All entries are to be copied verbatim, while the pictures stay out.

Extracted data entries
- Opening Delimiter -

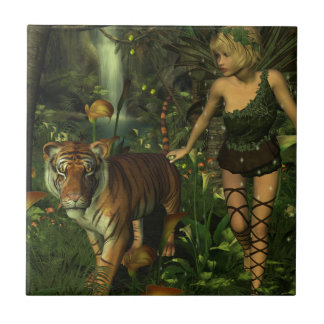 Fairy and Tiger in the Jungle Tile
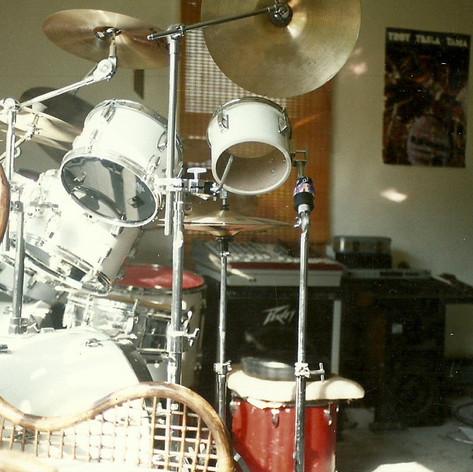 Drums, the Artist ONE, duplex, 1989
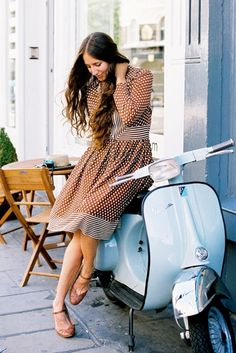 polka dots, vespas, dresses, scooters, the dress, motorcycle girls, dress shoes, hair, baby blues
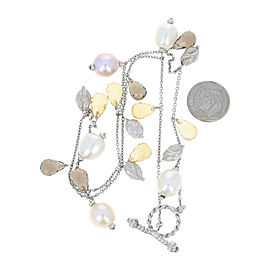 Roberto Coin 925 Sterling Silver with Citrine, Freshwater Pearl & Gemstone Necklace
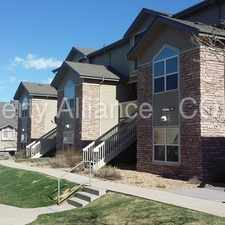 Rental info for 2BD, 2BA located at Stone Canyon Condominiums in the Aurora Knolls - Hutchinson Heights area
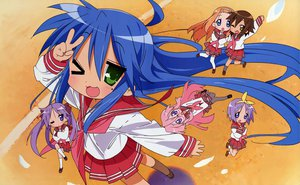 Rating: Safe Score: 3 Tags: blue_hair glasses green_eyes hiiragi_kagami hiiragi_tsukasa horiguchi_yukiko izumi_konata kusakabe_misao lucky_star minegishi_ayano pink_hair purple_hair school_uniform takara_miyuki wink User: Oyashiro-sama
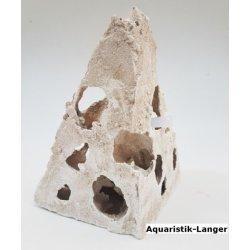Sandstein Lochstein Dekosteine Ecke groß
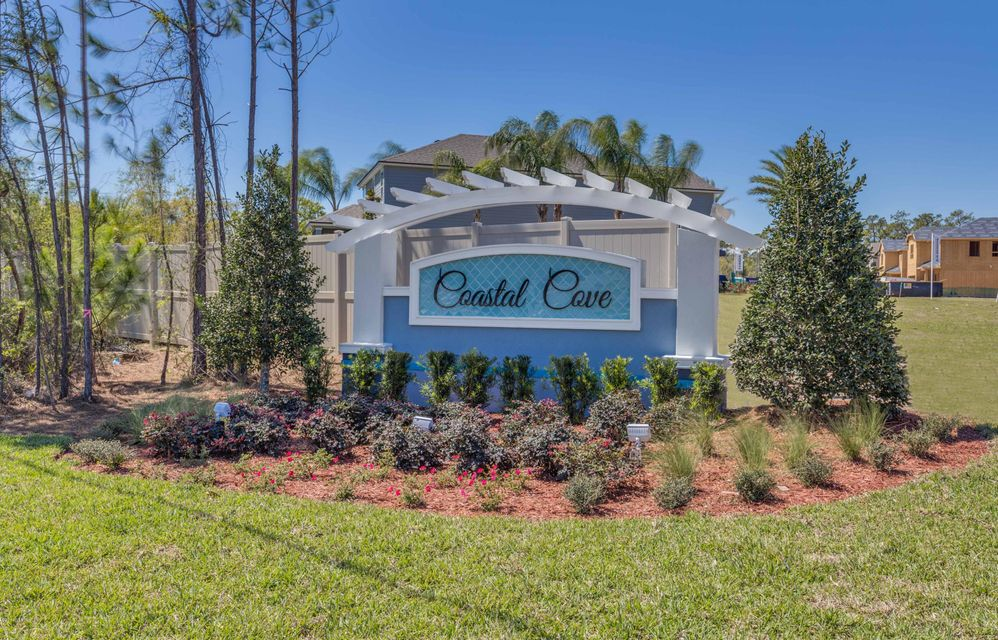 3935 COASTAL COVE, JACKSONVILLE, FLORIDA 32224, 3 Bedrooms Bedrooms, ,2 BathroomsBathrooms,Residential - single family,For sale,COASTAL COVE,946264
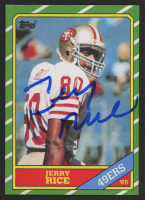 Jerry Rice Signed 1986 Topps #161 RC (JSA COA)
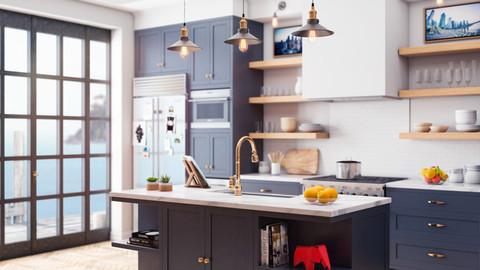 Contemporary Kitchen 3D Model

- Closing Delimiter -

- Solution to the exercise -
 Fairy and Tiger in the Jungle Tile
 Drums, the Artist ONE, duplex, 1989
 polka dots, vespas, dresses, scooters, the dress, motorcycle girls, dress shoes, hair, baby blues
 Roberto Coin 925 Sterling Silver with Citrine, Freshwater Pearl & Gemstone Necklace
 Rental info for 2BD, 2BA located at Stone Canyon Condominiums in the Aurora Knolls - Hutchinson Heights area
 Rating: Safe Score: 3 Tags: blue_hair glasses green_eyes hiiragi_kagami hiiragi_tsukasa horiguchi_yukiko izumi_konata kusakabe_misao lucky_star minegishi_ayano pink_hair purple_hair school_uniform takara_miyuki wink User: Oyashiro-sama
Sandstein Lochstein Dekosteine Ecke groß
 3935 COASTAL COVE, JACKSONVILLE, FLORIDA 32224, 3 Bedrooms Bedrooms, ,2 BathroomsBathrooms,Residential - single family,For sale,COASTAL COVE,946264
 Jerry Rice Signed 1986 Topps #161 RC (JSA COA)
 Contemporary Kitchen 3D Model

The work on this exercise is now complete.